Tuesday, November 20, 2007

Don DeLillo: The novelist as bad citizen

Today is Don DeLillo's birthday. Only Cormac McCarthy, Philip Roth and Thomas Pynchon are his generation's equals in American literature. Sorry, Updike. If Harold Bloom's definition of a great work of literature--that it makes the familiar strange--is at all true, then White Noise certainly qualifies: try seeing your local grocery store in the same old way after you've read it.
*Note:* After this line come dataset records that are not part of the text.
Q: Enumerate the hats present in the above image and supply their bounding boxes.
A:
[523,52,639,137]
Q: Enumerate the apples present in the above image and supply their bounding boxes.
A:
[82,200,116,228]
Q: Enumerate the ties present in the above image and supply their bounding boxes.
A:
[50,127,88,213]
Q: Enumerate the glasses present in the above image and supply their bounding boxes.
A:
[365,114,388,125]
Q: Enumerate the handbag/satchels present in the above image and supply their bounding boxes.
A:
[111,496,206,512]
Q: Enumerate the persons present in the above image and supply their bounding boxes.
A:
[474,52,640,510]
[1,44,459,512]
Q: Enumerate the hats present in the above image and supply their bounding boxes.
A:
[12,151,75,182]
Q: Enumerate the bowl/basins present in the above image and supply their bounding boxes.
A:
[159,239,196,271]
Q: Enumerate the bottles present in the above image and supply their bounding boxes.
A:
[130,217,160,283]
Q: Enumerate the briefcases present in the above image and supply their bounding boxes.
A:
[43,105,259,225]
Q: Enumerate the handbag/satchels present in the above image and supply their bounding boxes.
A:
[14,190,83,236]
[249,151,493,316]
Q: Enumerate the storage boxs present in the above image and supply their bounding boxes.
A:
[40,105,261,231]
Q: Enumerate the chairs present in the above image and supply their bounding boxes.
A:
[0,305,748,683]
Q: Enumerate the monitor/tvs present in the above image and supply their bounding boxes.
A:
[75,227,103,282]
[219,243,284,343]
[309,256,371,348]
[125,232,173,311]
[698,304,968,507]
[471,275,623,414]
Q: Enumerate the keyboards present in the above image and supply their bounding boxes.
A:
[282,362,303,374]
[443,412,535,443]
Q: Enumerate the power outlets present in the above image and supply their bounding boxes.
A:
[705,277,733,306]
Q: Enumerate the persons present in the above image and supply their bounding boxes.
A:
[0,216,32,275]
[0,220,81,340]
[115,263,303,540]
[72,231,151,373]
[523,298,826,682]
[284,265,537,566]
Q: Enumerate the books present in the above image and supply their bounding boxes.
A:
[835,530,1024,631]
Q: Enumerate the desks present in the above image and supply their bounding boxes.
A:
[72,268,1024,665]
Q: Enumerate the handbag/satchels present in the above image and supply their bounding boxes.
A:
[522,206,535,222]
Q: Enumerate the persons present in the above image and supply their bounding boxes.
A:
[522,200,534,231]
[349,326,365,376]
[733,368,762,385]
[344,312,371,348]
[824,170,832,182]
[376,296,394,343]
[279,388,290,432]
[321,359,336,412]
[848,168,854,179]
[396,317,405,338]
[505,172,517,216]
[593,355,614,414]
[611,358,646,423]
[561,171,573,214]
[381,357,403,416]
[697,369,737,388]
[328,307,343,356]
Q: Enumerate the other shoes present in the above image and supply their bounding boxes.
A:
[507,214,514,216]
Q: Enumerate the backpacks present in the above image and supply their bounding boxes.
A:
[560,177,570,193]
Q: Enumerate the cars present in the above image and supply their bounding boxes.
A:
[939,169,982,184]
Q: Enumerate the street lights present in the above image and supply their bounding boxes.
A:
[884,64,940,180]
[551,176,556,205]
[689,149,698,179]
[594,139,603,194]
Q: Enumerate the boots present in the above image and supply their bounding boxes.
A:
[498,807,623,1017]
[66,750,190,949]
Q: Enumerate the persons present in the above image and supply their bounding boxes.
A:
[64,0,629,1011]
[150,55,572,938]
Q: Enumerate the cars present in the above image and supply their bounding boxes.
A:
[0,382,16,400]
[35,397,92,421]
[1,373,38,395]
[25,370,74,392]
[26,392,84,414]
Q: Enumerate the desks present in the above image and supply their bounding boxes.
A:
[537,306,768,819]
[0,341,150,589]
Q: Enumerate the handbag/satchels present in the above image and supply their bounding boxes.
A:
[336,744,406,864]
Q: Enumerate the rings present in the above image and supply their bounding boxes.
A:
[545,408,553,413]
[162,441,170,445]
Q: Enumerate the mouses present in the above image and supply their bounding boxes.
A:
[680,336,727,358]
When DeLillo's re-imagining of the Kennedy assassination, Libra, was published, George Will dismissed it as "sandbox existentialism" and, worse, an act of "bad citizenship." Here is DeLillo's response:

I don't take it seriously, but being called a 'bad citizen' is a compliment to a novelist, at least to my mind. That's exactly what we ought to do. We ought to be bad citizens. We ought to, in the sense that we're writing against what power represents, and often what government represents, and what the corporation dictates, and what consumer consciousness has come to mean. In that sense, if we're bad citizens, we're doing our job.

3 comments:

Camille said...

I read Body Artist ages ago (I checked it out of the Porter St Library in Soquel, CA-- the only independent library in that hood) on the recommendation of my then-boyfriend. Mostly I loved/hated it. Loved the details like the hair in between the typewriter keys, and staring at webcams of Finnish roads and hated the prickly and unsympathetic characters. Maybe we were supposed to hate them. (shrugs)

Winston said...

I am in no way qualified to comment on DeLillo's work. But his response to too-often-head-up-his-arse George Will is perfect. He expresses no bitterness, but shows a bold yet charming pride in having been so challenged and labeled. It seems that artists of all types, including those who paint with words, are the ones who frequently express the opposing or radical opinions that are reflections of mood in the populace.

John B. said...

Thanks for stopping by and commenting.

Camille, I've not read The Body Artist, so I can't speak to what you encountered in it. But I would say that it's been my experience in reading him that even his most "sympathetic" characters have flaws . . . and vice versa, of course.

Winston, like you I also think that the best art tends to stand not as an affirmation of some party line but as a resistance to or critique of it. Robert Frost's definition of poetry, "a momentary stay against confusion," would be another way of saying that, I think.